• 576 Twelve Steps To A Win-Win Conflict Resolution Part Two

  • Sep 11 2024
  • Length: 12 mins
  • Podcast

576 Twelve Steps To A Win-Win Conflict Resolution Part Two

  • Summary

  • Twelve Steps To A Win-Win Conflict Resolution Part Two

    We have looked at some of the steps in Part One, so let’s continue with the last six elements.

    7. Deal with facts, not emotions

    In sports, as I have noted earlier, we say “play the ball, not the man” and in business we need to look at problems, not personalities. This sounds fair enough, but it is not easy to do. We may find we are attacking the person, their ideas and opinions rather than looking at solving the problem. Maybe we don’t like them, their manner, their attitude, their values, their style of speech, their rivalry. That situation is unlikely to change in a hurry. They won’t become our best buddy any time soon or ever.

    Nevertheless, we have to work with them and overcome this conflict. We need to switch over to “outcome focus” and logic. This will take the personalities component out of the equation and help us get to an agreed solution faster. We bite our tongue, swallow our bile, gird our loins and get on with it, regardless of how irritating they are.

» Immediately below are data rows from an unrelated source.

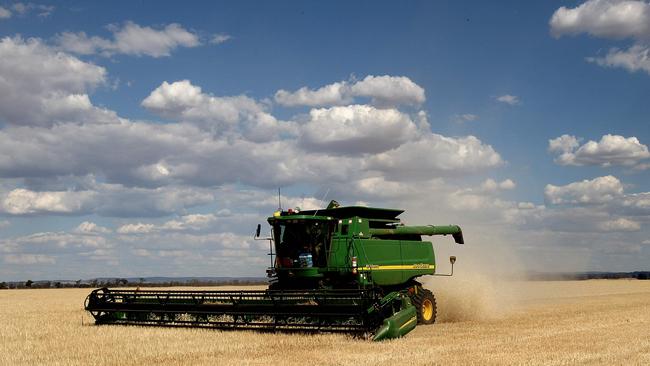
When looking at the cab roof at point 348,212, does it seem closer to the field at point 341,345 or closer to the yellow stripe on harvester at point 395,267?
the yellow stripe on harvester at point 395,267

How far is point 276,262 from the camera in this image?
16312mm

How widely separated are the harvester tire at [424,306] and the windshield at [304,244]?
2.71 metres

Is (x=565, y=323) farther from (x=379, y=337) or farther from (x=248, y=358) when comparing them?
(x=248, y=358)

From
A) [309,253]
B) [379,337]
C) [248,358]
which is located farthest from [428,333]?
[248,358]

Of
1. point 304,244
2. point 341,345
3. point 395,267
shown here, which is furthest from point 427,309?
point 341,345

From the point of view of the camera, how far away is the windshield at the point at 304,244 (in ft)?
52.4

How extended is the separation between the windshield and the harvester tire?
107 inches

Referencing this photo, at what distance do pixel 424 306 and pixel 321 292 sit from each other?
4170mm

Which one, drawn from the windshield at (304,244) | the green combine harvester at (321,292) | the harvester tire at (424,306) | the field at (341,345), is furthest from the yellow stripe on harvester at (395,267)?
the field at (341,345)

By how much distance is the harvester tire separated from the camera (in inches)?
658

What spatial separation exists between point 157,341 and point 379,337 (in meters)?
4.19

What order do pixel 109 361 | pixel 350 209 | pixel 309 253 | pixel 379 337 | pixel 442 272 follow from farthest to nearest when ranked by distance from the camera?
1. pixel 442 272
2. pixel 350 209
3. pixel 309 253
4. pixel 379 337
5. pixel 109 361

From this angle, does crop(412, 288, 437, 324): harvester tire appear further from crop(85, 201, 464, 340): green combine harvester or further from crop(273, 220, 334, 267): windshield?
crop(273, 220, 334, 267): windshield

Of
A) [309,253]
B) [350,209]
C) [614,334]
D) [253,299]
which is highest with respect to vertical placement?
[350,209]
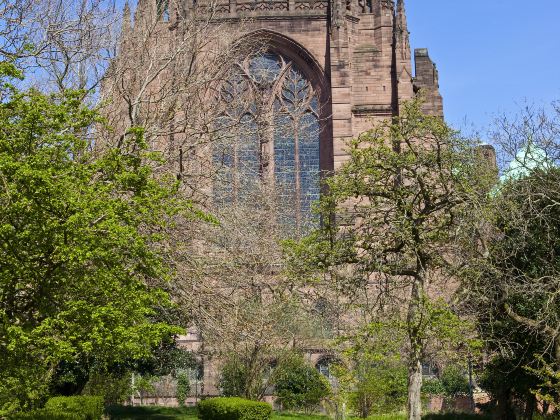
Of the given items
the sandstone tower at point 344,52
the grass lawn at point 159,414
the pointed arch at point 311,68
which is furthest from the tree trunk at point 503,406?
the pointed arch at point 311,68

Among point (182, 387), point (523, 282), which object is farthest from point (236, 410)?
point (182, 387)

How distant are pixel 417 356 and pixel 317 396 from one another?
45.7 ft

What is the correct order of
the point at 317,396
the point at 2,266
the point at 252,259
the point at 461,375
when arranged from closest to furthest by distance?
the point at 2,266 < the point at 252,259 < the point at 317,396 < the point at 461,375

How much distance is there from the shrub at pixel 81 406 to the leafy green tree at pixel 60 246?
7575 mm

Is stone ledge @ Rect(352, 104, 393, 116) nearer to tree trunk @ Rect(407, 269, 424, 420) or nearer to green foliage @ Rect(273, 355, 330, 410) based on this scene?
green foliage @ Rect(273, 355, 330, 410)

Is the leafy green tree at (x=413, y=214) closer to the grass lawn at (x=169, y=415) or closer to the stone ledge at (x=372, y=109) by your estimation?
the grass lawn at (x=169, y=415)

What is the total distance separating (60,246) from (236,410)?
35.6 ft

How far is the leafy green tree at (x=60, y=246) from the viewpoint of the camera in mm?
9586

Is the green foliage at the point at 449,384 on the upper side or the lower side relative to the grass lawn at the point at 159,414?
upper

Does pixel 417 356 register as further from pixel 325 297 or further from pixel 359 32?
pixel 359 32

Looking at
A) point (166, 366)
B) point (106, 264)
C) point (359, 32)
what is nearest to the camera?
point (106, 264)

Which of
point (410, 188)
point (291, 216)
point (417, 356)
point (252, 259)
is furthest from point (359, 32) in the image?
point (417, 356)

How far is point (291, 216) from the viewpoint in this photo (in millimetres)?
31594

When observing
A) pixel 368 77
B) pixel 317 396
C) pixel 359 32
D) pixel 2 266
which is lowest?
pixel 317 396
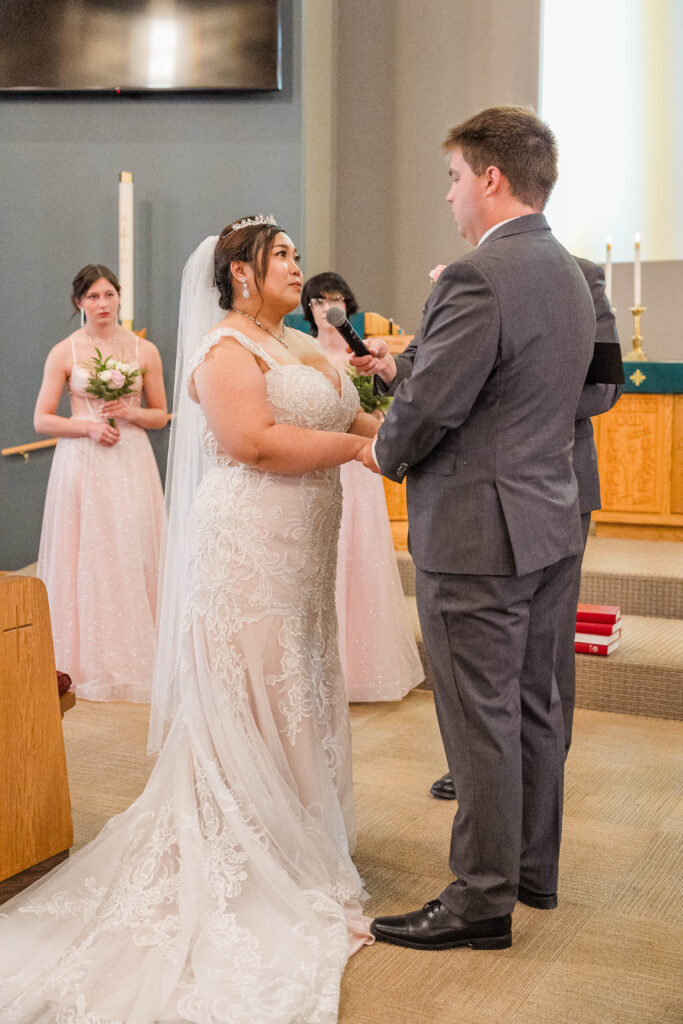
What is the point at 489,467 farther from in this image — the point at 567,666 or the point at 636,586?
the point at 636,586

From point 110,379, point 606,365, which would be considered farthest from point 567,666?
point 110,379

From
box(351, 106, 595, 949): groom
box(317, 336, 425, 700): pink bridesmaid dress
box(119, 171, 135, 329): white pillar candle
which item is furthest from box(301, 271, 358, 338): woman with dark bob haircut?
box(351, 106, 595, 949): groom

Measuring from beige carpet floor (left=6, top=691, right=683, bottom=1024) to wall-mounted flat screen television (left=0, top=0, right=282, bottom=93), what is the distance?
4.35 m

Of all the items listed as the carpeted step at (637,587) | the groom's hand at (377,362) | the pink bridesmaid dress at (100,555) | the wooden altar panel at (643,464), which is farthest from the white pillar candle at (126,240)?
the groom's hand at (377,362)

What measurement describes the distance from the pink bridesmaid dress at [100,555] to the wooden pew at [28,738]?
206cm

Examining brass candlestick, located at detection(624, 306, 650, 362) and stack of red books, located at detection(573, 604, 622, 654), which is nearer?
stack of red books, located at detection(573, 604, 622, 654)

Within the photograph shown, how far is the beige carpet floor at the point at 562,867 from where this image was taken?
2.35 metres

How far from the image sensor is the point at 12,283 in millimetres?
7340

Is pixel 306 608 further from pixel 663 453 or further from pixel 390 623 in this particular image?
pixel 663 453

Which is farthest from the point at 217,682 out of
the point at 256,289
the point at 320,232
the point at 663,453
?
the point at 320,232

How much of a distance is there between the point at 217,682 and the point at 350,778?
58 cm

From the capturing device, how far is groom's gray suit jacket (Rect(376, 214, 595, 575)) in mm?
2297

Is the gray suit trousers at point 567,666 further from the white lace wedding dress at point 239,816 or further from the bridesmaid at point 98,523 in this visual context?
the bridesmaid at point 98,523

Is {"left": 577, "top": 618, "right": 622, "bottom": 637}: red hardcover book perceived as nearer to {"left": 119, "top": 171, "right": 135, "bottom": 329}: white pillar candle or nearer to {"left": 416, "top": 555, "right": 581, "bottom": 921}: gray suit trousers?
{"left": 416, "top": 555, "right": 581, "bottom": 921}: gray suit trousers
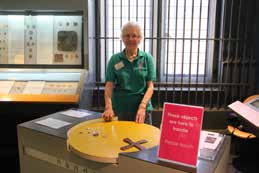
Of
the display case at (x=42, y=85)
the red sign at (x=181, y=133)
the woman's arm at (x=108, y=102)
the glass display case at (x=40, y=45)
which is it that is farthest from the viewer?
the glass display case at (x=40, y=45)

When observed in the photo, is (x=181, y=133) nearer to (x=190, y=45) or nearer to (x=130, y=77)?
(x=130, y=77)

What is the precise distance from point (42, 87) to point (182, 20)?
200 cm

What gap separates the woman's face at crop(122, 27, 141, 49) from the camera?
2.03 m

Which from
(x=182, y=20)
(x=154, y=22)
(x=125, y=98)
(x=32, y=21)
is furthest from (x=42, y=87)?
(x=182, y=20)

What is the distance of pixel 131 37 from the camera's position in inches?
80.4

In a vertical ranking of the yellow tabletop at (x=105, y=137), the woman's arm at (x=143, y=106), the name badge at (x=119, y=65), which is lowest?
the yellow tabletop at (x=105, y=137)

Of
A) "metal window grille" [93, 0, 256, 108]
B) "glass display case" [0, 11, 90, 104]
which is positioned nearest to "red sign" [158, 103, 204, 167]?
"glass display case" [0, 11, 90, 104]

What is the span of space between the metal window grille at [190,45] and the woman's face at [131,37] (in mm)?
1368

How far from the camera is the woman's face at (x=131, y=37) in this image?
2031 mm

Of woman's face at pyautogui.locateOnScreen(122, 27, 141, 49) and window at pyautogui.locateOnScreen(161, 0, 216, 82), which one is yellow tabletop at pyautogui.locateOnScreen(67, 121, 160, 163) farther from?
window at pyautogui.locateOnScreen(161, 0, 216, 82)

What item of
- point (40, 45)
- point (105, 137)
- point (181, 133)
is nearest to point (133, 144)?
point (105, 137)

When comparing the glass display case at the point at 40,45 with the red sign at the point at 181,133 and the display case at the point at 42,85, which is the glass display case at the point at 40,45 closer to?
the display case at the point at 42,85

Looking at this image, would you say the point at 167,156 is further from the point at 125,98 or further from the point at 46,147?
the point at 125,98

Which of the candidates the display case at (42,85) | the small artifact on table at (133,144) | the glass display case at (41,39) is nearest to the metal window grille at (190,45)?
the glass display case at (41,39)
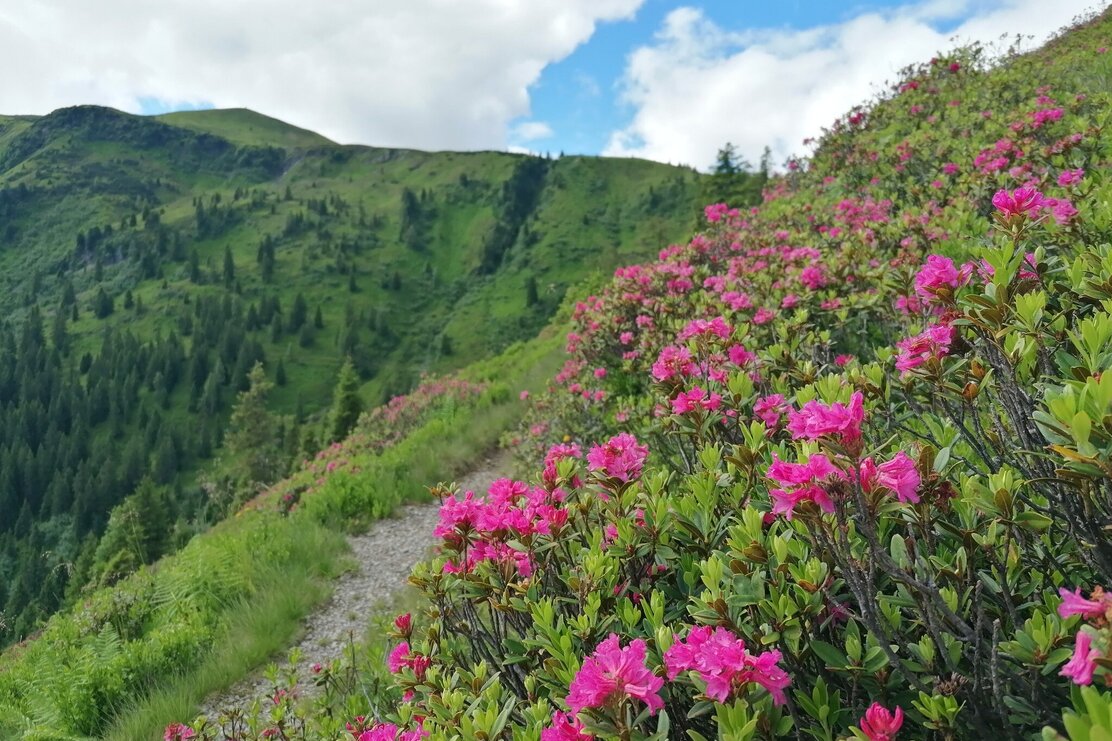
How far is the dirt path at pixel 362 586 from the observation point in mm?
5688

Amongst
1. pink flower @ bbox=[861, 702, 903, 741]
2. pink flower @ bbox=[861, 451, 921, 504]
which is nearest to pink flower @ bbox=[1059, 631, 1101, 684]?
pink flower @ bbox=[861, 702, 903, 741]

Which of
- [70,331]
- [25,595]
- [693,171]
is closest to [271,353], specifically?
[70,331]

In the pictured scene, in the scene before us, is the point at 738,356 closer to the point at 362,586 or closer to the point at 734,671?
the point at 734,671

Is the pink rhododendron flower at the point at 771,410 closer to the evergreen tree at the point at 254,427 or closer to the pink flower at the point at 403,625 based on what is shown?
the pink flower at the point at 403,625

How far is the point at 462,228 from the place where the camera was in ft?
570

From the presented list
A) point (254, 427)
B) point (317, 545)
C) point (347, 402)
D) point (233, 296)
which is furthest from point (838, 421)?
point (233, 296)

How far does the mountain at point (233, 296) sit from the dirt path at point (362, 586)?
52890 millimetres

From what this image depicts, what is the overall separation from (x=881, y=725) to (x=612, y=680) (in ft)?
2.00

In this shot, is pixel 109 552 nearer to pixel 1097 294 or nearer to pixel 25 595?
pixel 25 595

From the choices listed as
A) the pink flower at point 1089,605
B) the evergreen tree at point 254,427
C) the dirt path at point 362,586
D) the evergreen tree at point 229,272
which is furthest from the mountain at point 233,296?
the pink flower at point 1089,605

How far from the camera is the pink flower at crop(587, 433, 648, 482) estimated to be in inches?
108

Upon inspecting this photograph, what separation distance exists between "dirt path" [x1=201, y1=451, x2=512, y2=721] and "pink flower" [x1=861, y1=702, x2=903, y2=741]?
3986 mm

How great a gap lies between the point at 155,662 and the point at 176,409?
412ft

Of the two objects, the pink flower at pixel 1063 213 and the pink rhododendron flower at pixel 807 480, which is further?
the pink flower at pixel 1063 213
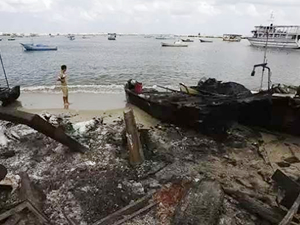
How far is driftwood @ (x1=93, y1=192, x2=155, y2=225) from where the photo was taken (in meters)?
5.87

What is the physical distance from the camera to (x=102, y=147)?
9633mm

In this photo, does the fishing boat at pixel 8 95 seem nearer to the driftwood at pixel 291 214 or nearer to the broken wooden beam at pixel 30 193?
the broken wooden beam at pixel 30 193

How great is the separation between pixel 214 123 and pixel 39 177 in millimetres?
6181

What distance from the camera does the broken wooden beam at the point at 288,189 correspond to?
19.0ft

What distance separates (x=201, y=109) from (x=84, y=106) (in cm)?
826

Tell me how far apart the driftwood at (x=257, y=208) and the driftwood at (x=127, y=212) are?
6.44 ft

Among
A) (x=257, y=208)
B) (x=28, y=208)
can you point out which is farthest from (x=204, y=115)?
(x=28, y=208)

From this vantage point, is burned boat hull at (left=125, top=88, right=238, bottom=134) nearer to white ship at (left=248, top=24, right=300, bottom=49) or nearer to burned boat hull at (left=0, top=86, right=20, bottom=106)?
burned boat hull at (left=0, top=86, right=20, bottom=106)

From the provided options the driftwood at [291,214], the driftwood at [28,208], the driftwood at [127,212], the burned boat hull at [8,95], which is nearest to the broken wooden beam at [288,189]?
the driftwood at [291,214]

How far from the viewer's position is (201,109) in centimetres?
1046

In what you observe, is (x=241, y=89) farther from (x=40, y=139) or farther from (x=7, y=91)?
(x=7, y=91)

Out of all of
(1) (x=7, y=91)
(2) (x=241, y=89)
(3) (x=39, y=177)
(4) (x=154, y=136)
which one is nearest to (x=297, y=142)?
(2) (x=241, y=89)

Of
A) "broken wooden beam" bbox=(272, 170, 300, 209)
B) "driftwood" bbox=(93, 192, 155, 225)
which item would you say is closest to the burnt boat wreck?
"broken wooden beam" bbox=(272, 170, 300, 209)

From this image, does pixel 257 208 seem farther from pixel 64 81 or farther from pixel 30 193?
pixel 64 81
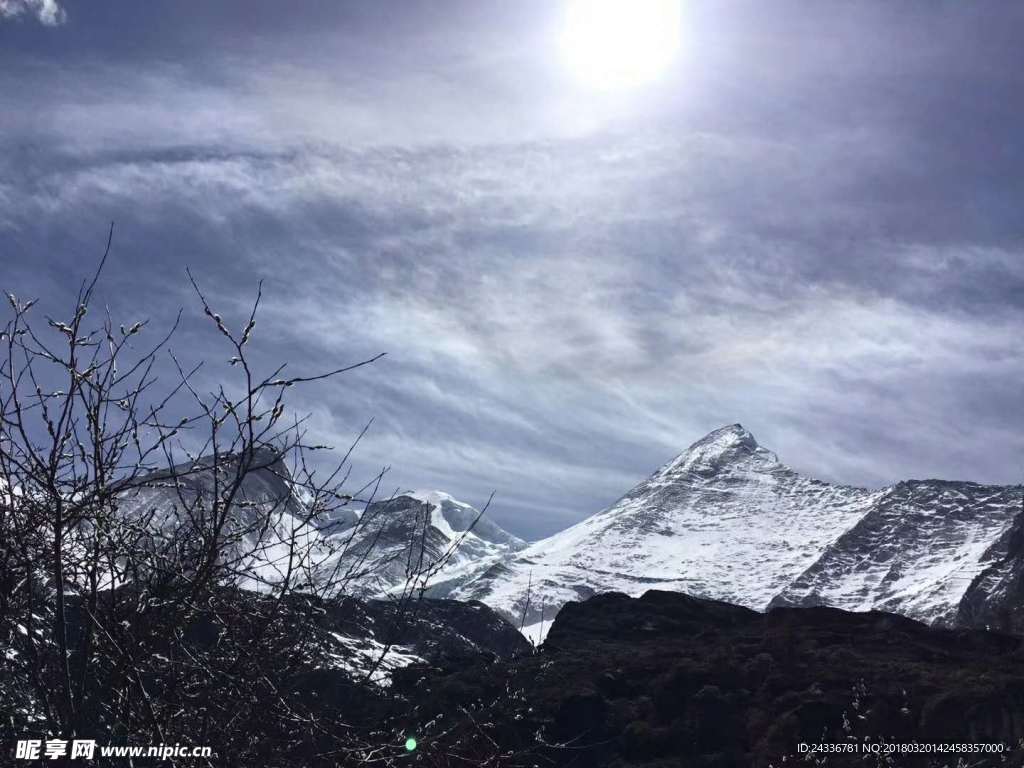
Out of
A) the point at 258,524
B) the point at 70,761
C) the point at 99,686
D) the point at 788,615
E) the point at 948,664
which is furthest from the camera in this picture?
the point at 788,615

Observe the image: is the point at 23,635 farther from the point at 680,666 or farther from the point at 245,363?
the point at 680,666

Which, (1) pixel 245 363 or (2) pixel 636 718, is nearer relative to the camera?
(1) pixel 245 363

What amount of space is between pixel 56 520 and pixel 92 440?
1.66ft

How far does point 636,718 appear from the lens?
5591cm

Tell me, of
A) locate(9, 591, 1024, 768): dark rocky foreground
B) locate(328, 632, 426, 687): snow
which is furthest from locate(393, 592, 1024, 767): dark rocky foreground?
locate(328, 632, 426, 687): snow

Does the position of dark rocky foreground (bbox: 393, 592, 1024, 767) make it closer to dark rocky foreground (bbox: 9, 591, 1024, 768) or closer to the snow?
dark rocky foreground (bbox: 9, 591, 1024, 768)

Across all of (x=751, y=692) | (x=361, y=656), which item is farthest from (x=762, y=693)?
(x=361, y=656)

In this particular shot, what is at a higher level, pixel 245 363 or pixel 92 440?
pixel 245 363

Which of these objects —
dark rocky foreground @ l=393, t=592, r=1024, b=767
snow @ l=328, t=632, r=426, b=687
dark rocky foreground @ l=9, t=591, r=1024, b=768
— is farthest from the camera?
dark rocky foreground @ l=393, t=592, r=1024, b=767

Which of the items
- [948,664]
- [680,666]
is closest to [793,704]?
[680,666]

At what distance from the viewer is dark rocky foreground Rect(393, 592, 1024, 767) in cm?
4641

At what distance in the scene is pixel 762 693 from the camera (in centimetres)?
5656

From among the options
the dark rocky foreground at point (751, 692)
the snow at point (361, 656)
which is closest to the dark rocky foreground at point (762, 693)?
the dark rocky foreground at point (751, 692)

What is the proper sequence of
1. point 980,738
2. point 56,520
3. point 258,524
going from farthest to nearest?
point 980,738 → point 258,524 → point 56,520
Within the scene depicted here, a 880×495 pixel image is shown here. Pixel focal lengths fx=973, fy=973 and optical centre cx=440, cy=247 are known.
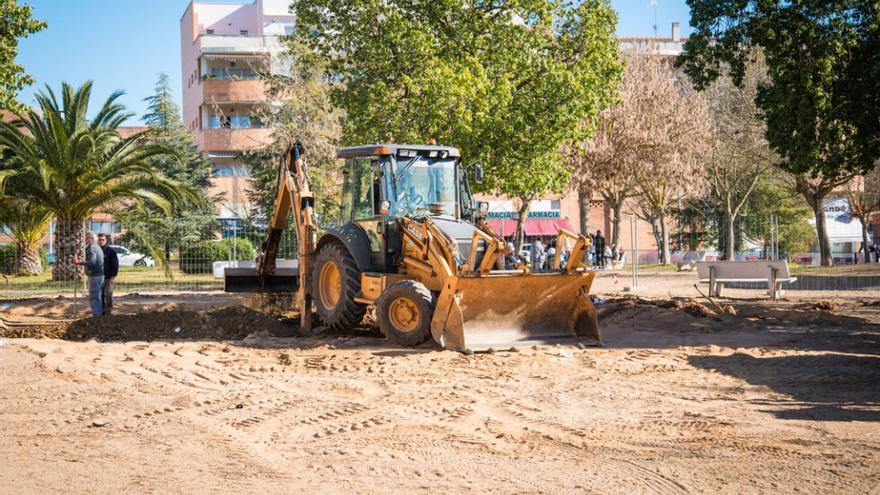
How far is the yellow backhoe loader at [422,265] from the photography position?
13.0 m

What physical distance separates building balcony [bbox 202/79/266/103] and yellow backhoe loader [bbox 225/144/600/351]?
164 ft

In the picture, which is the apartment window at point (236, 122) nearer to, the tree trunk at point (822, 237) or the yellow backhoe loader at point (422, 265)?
the tree trunk at point (822, 237)

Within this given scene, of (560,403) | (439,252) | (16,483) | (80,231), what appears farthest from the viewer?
(80,231)

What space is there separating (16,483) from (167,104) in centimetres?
5965

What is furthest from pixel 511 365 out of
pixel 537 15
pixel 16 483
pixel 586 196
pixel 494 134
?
pixel 586 196

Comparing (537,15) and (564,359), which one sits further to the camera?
(537,15)

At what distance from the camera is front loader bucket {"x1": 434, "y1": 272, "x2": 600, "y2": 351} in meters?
12.8

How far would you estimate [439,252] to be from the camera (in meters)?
13.0

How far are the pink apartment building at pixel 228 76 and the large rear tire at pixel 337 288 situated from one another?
44127mm

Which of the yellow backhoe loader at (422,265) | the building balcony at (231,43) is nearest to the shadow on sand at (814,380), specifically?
the yellow backhoe loader at (422,265)

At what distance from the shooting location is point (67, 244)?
28375mm

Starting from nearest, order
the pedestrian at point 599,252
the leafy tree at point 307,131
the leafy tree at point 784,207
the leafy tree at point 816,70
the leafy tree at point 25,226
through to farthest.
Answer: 1. the leafy tree at point 816,70
2. the leafy tree at point 25,226
3. the leafy tree at point 307,131
4. the pedestrian at point 599,252
5. the leafy tree at point 784,207

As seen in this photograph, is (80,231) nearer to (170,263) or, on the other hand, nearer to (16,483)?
(170,263)

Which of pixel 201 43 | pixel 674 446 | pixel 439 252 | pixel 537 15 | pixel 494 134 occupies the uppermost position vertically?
pixel 201 43
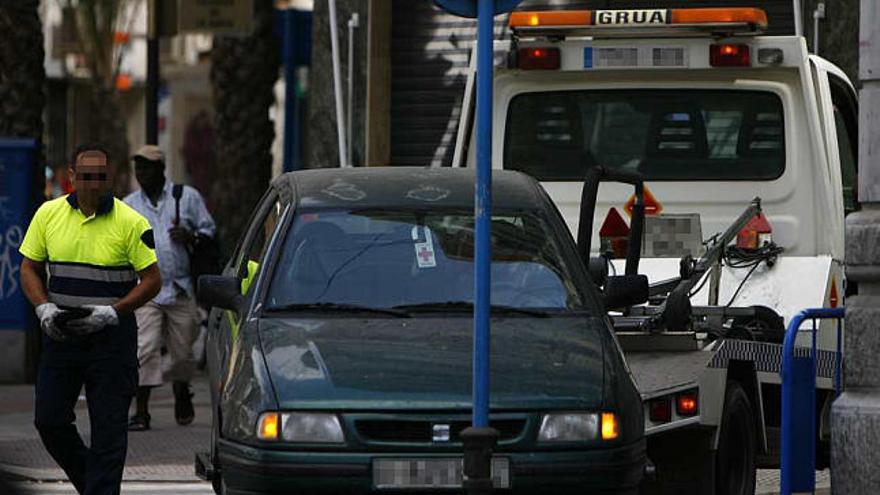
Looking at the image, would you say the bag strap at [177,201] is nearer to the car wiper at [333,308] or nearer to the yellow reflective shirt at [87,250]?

In these situations, I keep telling myself, “Greg - big picture, big picture”.

    8. Be honest

    Politicking, game playing, one upping are all well known in business, but stay away from these pursuits. Focus on the reason everyone is working hard in the company. Remind yourself what we are we trying to achieve relative to our competitors. We need to come back to the basics of the vision, mission, and values.

    Dale Carnegie’s human relations Principle Number Seventeen is useful here: “Try honestly to see things from the other person’s point of view”. Strip out the emotion and be objective about their viewpoint. We also need to see our own perspective equally in an honest way. Why do we hold our view? What is really driving our position?

    9. Present alternatives and provide evidence

    Compromise is the assembly of other means of solving an issue. Things that make sense and are workable are very hard to argue against. Concessions in non-core areas should be made to build trust and the cooperation muscle. Look at options in terms of the other side’s interests. When promoting your own ideas, make sure these are backed up with strong evidence, so that they are easy to agree with and hard to argue against.

    Opinion is terrific, but it is just an opinion. Data can contradict opinion in a way which is more acceptable than simply arguing the toss. Storytelling is the most effective way to introduce data. Wrap the numbers up in a story and you will be heard.

    10. Be an expert communicator

    Communication skills are essential to finding resolution to points of difference and can be done in a way that the relationship is maintained. Really listen to the other side. We often think we are listening, but actually inside our brain, we are formulating what we will say next and so are not really taking in the other side’s points. If you find yourself jumping in, finishing their sentences, or cutting them off when they are speaking, stop doing that. Hear them out.

    Hold your points instead of being in a rush. We are rarely short of time for the discussion. Often our counterparty in the conflict feels they are not being listened to, treated fairly or taken seriously. We can do all of those things by just remaining silent and letting them talk. After they stop, feeding back that we have understood them is a good habit to develop.

    By letting them talk, we may find out some additional information or angle we didn’t have, which can change our perspective on the situation and lead to a resolution. Just bullying the other person with our opinion doesn’t lead to this type of win-win outcome.

    11. End on a good note

    Win-win means feeling like we all did well. Shake on it, agree the next action steps and milestones. Nominate who is responsible for what and how progress and success will be measured. Also decide how further disputes which may arise during the execution phase will be handled.

    12. Enjoy the process

    Companies benefit from having a range of views and diverse experiences when it comes to solving problems. The process of resolving disputes educates us on how to see things differently and to entertain other ways of doing things. We can often build stronger relationships having gone through this type of dispute resolution because we have come to know and understand each other much better than we would have otherwise.

    Resolving conflicts is not easy, but most people pour their energy into winning the conflict rather than trying to find the win-win. The latter is the better option every time if you want to win in the market. Fighting amongst ourselves makes no sense, and we can do better than that. These 12 steps will get us pointed in the right direction.